Бренсепт трясся, как кастрюлька с кипящим молоком. Странная мысль посетила его. «Забавную…» На экране не было забавных рыб. Мышек, кошек, собачек — сколько хочешь; но не рыб. Глаза его загорелись странным светом.
— Да, сэр, — говорил дворецкий, — мне стало легче. Я думал, усы помогут. Так и случилось поначалу, но теперь… сами видите, сэр. Нередко я тоскую по добрым старым дням. Мы не знаем своего счастья, сэр.
— Хотелось бы вам, чтобы их сбрили?
— Да, сэр! О, да, сэр.
— Хорошо. Я их сбрею.
Обычно дворецкие сохраняют бесстрастную важность, но оглушите их, ошеломите, и они подскочат, как мы с вами. Так поступил и Фиппс.
— Сбреете, сэр? — едва дыша, переспросил он.
— Сбрею, — ответил Бренсепт, допивая шампанское.
— Усы его милости?
— Именно. Сегодня же ночью.
— Но, сэр…
— Что такое?
— Осмелюсь спросить, как? Бренсепт нетерпеливо цокнул языком.
— Очень просто. Он пьет что-нибудь на ночь?
— Я отношу его милости стакан молока.
— Сегодня уже отнесли?
— Нет, сэр. Собирался это сделать после беседы с вами.
— А у вас есть снотворное?
— Да, сэр. В жаркое время его милость страдает бессонницей и принимает на ночь таблетку в этом самом молоке.
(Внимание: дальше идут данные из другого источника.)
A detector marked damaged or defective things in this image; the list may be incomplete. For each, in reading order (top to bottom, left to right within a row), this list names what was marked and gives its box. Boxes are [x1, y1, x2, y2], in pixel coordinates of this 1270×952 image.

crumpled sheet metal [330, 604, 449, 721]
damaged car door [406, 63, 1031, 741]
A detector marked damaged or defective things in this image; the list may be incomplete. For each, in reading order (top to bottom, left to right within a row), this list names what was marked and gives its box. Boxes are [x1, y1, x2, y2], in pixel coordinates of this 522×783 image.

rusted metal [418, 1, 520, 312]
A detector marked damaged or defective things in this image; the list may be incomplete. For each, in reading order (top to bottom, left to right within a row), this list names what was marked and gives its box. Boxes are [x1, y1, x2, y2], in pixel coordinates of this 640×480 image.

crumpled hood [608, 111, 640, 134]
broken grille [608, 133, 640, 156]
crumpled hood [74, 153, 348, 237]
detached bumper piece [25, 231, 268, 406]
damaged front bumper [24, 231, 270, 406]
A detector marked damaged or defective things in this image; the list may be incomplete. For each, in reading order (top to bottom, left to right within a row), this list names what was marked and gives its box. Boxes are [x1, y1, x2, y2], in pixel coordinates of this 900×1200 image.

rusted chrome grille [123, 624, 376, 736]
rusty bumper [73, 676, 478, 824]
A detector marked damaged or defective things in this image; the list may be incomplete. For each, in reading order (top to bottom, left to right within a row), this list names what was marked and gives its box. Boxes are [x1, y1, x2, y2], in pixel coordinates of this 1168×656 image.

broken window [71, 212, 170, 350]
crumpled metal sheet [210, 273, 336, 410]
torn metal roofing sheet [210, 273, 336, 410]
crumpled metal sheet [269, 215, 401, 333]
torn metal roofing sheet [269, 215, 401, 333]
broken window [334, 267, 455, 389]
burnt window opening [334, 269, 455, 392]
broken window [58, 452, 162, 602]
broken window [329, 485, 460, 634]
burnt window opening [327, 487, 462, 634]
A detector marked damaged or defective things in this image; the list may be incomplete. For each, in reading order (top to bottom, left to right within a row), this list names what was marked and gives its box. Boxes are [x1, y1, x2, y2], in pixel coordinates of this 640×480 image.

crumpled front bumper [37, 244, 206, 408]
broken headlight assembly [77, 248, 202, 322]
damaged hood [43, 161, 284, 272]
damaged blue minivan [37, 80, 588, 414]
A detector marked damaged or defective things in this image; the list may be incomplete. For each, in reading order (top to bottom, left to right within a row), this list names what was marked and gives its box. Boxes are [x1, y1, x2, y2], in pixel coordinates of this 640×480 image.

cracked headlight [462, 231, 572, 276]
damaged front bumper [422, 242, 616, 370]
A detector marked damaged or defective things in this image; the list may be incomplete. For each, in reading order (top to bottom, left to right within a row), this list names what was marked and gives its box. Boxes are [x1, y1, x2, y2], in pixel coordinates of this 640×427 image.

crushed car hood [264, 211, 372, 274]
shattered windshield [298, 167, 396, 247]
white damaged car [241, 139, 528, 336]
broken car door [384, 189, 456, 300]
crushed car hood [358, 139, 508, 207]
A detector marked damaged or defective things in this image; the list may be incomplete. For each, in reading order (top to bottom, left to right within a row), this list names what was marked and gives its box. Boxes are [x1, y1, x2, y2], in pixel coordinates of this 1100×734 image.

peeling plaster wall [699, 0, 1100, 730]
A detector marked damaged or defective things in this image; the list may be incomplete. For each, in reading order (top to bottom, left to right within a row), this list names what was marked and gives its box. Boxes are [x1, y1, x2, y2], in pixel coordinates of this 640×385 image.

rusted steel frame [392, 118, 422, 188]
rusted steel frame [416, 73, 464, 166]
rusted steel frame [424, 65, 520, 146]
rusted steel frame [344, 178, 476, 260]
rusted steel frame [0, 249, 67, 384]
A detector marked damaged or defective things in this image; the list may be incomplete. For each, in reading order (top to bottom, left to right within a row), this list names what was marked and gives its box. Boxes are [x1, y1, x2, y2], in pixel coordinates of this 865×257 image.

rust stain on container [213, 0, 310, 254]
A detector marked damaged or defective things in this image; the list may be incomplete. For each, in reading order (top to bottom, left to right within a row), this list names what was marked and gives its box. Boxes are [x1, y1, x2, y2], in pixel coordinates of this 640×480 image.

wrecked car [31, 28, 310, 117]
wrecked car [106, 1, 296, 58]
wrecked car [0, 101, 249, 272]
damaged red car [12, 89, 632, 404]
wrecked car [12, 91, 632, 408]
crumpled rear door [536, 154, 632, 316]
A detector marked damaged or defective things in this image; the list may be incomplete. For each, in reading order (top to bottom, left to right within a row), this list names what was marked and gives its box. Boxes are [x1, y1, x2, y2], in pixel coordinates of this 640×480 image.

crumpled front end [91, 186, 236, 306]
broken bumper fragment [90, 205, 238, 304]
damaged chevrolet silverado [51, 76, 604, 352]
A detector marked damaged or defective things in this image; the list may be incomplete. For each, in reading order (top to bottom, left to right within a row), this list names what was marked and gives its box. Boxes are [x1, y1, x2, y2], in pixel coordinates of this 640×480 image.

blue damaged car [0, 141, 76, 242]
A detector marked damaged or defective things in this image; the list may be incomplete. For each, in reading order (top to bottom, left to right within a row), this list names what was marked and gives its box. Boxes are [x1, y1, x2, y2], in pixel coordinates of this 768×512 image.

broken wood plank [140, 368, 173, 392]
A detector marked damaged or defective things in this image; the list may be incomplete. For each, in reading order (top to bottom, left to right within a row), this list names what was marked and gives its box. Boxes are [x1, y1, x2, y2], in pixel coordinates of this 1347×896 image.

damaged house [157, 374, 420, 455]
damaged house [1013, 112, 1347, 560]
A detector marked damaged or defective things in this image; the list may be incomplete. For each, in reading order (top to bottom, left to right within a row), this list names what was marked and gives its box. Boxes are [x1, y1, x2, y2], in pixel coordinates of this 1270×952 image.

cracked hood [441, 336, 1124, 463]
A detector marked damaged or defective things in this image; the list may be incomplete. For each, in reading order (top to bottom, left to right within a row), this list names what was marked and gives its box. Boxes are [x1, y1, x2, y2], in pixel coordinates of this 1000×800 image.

— Тогда пусть примет четыре.
— Но, сэр…
— Знаю, знаю. Вы хотите спросить, какая вам от этого польза. Очень большая, Фиппс. Если его лицо — такое, как вы говорите, вскоре я буду богат и не забуду вас. Итак, если я побрею его, я увижу что-то вроде рыбы?
— Да, сэр.
— Исключительно забавной?
— О, да, сэр! Много раз я смеялся…
— Очень хорошо. Что же, Фиппс, рассчитываю на вашу помощь. От вас зависит мое счастье. Поможете — и я женюсь на любимой девушке. Откажетесь — и я останусь угрюмым холостяком.
Дворецкий был искренне тронут. Он стал еще добрее и седее.
— Вот как, сэр?
— Именно так.
— Прекрасно, сэр. Я не хотел бы препятствовать вашему счастью. Мне ли не знать, что такое любовь!
— А вы знаете?
— Еще бы, сэр. Грех хвастаться, но было время, когда меня называли Красавчик Джордж. Словом, я готов помочь вам.
— Так я и знал, — с чувством сказал племянник. — Мне надо немного. Покажите, где его спальня. Запирает он дверь?
— Всё в порядке, сэр. Летом его милость проводит ночь в гамаке, натянутом между двух больших деревьев. Это на лужайке, сэр.
— Видел, видел. Что ж, дело в шляпе. Не знаю, как вас благодарить. Если все выйдет, я не поскуплюсь. К вам потянутся слоны, груженные золотом, верблюды с драгоценными камнями, обезьяны, павлины… Вы сказали, вас зовут Джордж?
— Да, сэр.
— Тогда я назову Джорджем первенца. Если будет девочка — Джорджианой.
— Спасибо большое, сэр.
— Не за что, — сказал Бренсепт. — Рад служить.
Проснувшись, Бренсепт подумал, что видел дивный сон. Снилось ему, что он вышел из дому в полосатой пижаме и легком халате, с ножницами в руке, склонился над гамаком и начисто сбрил La Joyeuse. Еще не окончив вздоха, озаглавленного «Ах, если бы то была явь!», он понял, что явью это и было. Да, он воровато спустился вниз, осторожно пересек лужайку, защелкал ножницами… Это правда. Верхняя губа лорда Бромборо чиста и пуста.
Обычно Бренсепт не вскакивал с кровати, но сейчас вскочил. Ему не терпелось взглянуть на дело своих рук. Раньше, чем за десять минут он оделся и направился в столовую. Хозяин вставал рано. Даже ночная утрата не удержала бы его от завтрака и кофе.